◆ **Written exercise**: All lines from the one with "This image reveals a view where among" to the end need to be copied exactly, with nothing before them.
-- START Data provided --
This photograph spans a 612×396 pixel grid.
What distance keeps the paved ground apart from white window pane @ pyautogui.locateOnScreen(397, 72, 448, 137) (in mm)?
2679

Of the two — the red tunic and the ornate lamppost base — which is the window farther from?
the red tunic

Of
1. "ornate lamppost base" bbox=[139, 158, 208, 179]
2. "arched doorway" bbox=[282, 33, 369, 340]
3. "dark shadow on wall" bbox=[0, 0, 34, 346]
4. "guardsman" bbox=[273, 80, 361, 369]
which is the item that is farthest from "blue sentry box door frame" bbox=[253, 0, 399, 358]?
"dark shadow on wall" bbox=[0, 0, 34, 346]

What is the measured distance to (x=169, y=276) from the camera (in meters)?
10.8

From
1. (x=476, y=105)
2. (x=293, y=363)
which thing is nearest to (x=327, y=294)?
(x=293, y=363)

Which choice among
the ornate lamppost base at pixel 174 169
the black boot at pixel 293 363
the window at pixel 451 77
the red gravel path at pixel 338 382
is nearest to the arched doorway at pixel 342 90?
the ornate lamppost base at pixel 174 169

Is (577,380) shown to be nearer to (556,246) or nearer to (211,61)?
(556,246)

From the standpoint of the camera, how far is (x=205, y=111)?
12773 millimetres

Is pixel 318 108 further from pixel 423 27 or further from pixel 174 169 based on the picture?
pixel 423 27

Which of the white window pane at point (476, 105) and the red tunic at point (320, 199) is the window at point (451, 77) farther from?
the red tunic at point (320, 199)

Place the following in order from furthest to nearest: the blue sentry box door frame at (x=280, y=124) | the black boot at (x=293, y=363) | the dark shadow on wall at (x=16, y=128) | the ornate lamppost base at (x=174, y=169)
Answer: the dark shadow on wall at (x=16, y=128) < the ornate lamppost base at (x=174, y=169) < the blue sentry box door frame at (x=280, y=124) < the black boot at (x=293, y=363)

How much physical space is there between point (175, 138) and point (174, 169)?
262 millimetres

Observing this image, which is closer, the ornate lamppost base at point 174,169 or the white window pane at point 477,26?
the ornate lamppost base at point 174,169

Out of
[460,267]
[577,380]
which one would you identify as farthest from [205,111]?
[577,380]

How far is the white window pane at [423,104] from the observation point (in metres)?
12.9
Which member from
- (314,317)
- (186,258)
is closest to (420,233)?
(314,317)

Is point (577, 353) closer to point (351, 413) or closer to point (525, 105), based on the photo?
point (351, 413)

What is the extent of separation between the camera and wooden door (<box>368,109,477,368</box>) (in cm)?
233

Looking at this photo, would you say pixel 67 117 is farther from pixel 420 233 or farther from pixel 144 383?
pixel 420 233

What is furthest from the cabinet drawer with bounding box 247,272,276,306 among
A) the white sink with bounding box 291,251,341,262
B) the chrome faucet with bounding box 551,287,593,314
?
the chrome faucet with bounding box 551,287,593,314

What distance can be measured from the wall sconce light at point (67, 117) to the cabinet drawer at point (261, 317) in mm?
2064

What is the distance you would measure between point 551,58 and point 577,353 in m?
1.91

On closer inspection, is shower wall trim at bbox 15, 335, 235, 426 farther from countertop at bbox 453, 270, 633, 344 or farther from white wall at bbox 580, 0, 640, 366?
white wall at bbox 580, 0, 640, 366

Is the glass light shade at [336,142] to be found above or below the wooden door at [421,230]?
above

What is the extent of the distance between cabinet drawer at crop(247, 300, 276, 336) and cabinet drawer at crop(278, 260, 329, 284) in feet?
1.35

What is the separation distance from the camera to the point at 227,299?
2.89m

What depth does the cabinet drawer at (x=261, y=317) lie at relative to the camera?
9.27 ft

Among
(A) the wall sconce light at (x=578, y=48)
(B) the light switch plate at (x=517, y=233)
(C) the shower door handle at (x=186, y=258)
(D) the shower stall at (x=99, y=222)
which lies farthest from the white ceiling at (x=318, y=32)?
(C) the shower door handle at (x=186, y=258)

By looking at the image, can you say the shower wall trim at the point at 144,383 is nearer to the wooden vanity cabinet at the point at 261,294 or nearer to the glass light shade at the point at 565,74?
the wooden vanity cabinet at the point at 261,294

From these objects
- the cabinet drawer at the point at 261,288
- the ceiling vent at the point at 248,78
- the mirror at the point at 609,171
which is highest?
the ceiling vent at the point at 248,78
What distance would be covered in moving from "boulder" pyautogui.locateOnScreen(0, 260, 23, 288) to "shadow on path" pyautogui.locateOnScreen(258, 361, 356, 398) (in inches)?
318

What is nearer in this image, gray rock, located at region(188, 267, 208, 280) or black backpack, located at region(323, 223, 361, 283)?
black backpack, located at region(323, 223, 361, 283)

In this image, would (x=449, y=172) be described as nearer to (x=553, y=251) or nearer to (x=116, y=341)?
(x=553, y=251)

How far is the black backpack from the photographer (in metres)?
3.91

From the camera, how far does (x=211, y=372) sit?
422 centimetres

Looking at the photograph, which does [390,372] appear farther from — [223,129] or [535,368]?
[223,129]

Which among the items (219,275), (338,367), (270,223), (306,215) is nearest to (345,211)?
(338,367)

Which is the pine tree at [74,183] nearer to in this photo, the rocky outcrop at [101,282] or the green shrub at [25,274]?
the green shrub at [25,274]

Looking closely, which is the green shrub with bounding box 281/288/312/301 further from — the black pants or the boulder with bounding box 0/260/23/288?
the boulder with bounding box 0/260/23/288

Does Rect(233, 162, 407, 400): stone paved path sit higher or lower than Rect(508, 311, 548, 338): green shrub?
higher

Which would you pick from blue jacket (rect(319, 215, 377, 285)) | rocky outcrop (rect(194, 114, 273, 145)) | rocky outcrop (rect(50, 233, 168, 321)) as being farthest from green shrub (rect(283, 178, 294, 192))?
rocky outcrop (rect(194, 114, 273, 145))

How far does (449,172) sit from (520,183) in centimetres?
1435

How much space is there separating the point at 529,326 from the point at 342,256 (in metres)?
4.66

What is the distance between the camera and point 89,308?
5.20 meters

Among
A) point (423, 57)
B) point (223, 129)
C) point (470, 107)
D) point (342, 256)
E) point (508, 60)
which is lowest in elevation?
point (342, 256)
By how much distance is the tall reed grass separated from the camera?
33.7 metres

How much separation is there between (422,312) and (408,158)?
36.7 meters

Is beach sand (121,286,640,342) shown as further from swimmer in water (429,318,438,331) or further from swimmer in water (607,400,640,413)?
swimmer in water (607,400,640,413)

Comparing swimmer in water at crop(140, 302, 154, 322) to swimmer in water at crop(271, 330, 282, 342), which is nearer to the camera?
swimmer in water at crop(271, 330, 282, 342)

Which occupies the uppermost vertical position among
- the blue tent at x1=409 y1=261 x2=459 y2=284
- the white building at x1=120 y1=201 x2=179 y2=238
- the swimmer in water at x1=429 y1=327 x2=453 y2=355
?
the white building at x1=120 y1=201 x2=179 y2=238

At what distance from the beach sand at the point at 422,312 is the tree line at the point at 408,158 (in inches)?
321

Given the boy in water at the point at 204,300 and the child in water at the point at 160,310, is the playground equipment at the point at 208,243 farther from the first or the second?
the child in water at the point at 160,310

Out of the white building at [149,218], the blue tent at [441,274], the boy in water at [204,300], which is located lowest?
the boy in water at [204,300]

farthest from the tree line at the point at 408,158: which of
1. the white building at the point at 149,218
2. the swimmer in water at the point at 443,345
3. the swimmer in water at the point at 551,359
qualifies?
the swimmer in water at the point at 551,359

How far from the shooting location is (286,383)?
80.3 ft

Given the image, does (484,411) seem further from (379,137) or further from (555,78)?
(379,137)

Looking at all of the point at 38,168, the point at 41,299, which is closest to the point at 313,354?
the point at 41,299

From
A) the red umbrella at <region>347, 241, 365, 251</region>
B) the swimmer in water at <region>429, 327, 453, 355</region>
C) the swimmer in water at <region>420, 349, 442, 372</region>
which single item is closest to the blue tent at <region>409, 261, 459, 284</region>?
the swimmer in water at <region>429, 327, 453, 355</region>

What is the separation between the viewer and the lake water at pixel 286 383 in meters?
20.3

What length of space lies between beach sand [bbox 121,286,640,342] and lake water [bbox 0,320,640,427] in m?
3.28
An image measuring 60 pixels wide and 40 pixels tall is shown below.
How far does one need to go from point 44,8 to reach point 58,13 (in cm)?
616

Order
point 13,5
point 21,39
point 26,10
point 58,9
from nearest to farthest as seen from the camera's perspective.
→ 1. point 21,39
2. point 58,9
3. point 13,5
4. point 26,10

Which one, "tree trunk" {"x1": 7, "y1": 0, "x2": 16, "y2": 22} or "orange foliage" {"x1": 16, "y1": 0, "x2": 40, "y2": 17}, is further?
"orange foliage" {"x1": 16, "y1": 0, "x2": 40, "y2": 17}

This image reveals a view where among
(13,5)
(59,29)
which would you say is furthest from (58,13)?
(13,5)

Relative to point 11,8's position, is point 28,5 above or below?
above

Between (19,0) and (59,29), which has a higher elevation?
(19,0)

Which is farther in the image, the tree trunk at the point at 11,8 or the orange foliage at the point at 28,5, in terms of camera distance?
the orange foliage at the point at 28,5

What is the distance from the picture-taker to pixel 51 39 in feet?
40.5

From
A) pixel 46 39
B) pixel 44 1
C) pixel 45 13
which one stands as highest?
-- END Data provided --
◆ **Exercise result**:
This image reveals a view where among
(13,5)
(59,29)
which would you say is furthest from (58,13)?
(13,5)

Relative to point 11,8's position, is point 28,5 above or below?
above

Between (19,0) and (59,29), which has a higher elevation?
(19,0)

Which is farther in the image, the tree trunk at the point at 11,8 or the orange foliage at the point at 28,5, in terms of camera distance?
the orange foliage at the point at 28,5

What is the distance from the picture-taker to pixel 51 39 in feet?
40.5

From
A) pixel 46 39
B) pixel 44 1
C) pixel 45 13
which one stands as highest?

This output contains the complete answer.